--- start SOURCE DATA ---
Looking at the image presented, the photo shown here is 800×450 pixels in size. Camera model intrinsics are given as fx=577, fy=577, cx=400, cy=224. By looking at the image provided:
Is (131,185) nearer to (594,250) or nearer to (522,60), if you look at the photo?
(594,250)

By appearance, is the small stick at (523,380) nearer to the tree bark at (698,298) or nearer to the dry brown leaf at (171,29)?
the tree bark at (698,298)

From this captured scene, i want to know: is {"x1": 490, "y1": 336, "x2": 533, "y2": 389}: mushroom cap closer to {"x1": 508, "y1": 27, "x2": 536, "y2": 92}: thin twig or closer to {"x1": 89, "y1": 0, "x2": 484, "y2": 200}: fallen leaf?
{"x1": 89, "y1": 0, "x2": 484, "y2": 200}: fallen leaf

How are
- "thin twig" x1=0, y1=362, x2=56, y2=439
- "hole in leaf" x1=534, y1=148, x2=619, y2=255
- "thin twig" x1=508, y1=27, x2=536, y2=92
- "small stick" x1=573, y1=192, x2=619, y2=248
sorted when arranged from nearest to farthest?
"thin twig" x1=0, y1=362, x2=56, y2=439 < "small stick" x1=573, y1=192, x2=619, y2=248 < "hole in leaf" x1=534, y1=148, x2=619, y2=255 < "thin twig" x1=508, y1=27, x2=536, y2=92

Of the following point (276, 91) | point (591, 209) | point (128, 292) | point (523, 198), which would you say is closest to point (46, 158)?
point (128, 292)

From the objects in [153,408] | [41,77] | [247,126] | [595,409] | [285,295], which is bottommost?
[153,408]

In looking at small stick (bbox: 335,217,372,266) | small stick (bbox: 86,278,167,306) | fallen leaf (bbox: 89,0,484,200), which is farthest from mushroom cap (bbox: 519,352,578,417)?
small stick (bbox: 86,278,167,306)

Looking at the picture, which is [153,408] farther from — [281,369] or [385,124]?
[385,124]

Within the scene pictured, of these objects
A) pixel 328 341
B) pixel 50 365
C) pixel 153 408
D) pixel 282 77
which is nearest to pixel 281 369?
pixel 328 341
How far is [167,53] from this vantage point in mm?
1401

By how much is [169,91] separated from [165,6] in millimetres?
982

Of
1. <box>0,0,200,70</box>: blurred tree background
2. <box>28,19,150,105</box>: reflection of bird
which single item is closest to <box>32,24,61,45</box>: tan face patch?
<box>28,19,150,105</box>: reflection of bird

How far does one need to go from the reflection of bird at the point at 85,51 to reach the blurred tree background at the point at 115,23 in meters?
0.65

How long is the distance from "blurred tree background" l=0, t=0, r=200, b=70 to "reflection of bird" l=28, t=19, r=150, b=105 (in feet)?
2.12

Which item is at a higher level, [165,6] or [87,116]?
--- end SOURCE DATA ---
(GIVEN TASK):
Return all of the records above word for word, changing nothing.

(WRITTEN REPLY):
Looking at the image presented, the photo shown here is 800×450 pixels in size. Camera model intrinsics are given as fx=577, fy=577, cx=400, cy=224. By looking at the image provided:
Is (131,185) nearer to (594,250) or nearer to (522,60), if you look at the photo?
(594,250)

By appearance, is the small stick at (523,380) nearer to the tree bark at (698,298) or nearer to the dry brown leaf at (171,29)?
the tree bark at (698,298)

From this captured scene, i want to know: is {"x1": 490, "y1": 336, "x2": 533, "y2": 389}: mushroom cap closer to {"x1": 508, "y1": 27, "x2": 536, "y2": 92}: thin twig or closer to {"x1": 89, "y1": 0, "x2": 484, "y2": 200}: fallen leaf?
{"x1": 89, "y1": 0, "x2": 484, "y2": 200}: fallen leaf

How are
- "thin twig" x1=0, y1=362, x2=56, y2=439
- "hole in leaf" x1=534, y1=148, x2=619, y2=255
- "thin twig" x1=508, y1=27, x2=536, y2=92
- "small stick" x1=573, y1=192, x2=619, y2=248
sorted when arranged from nearest to farthest?
"thin twig" x1=0, y1=362, x2=56, y2=439 < "small stick" x1=573, y1=192, x2=619, y2=248 < "hole in leaf" x1=534, y1=148, x2=619, y2=255 < "thin twig" x1=508, y1=27, x2=536, y2=92

Of the following point (276, 91) | point (591, 209) | point (128, 292) | point (523, 198), which would you say is closest to point (46, 158)?
point (128, 292)

From the objects in [153,408] | [41,77] | [247,126] | [595,409] | [285,295], which is bottommost?
[153,408]

In looking at small stick (bbox: 335,217,372,266) | small stick (bbox: 86,278,167,306) | fallen leaf (bbox: 89,0,484,200), which is farthest from mushroom cap (bbox: 519,352,578,417)?
small stick (bbox: 86,278,167,306)

Looking at the picture, which is [153,408] farther from — [281,369] or [385,124]?
[385,124]

Within the scene pictured, of these objects
A) pixel 328 341
B) pixel 50 365
C) pixel 153 408
D) pixel 282 77
which is nearest to pixel 281 369?
pixel 328 341
How far is [167,53] from this vantage point in mm?
1401

By how much is [169,91] separated from [165,6] in millimetres?
982

Of
1. <box>0,0,200,70</box>: blurred tree background
2. <box>28,19,150,105</box>: reflection of bird
which single item is closest to <box>32,24,61,45</box>: tan face patch?
<box>28,19,150,105</box>: reflection of bird

How far does one need to go from the reflection of bird at the point at 85,51 to reach the blurred tree background at the point at 115,23 in meters?
0.65

How long is the distance from "blurred tree background" l=0, t=0, r=200, b=70 to "reflection of bird" l=28, t=19, r=150, b=105 (in feet)?
2.12

Which item is at a higher level, [165,6] or [87,116]?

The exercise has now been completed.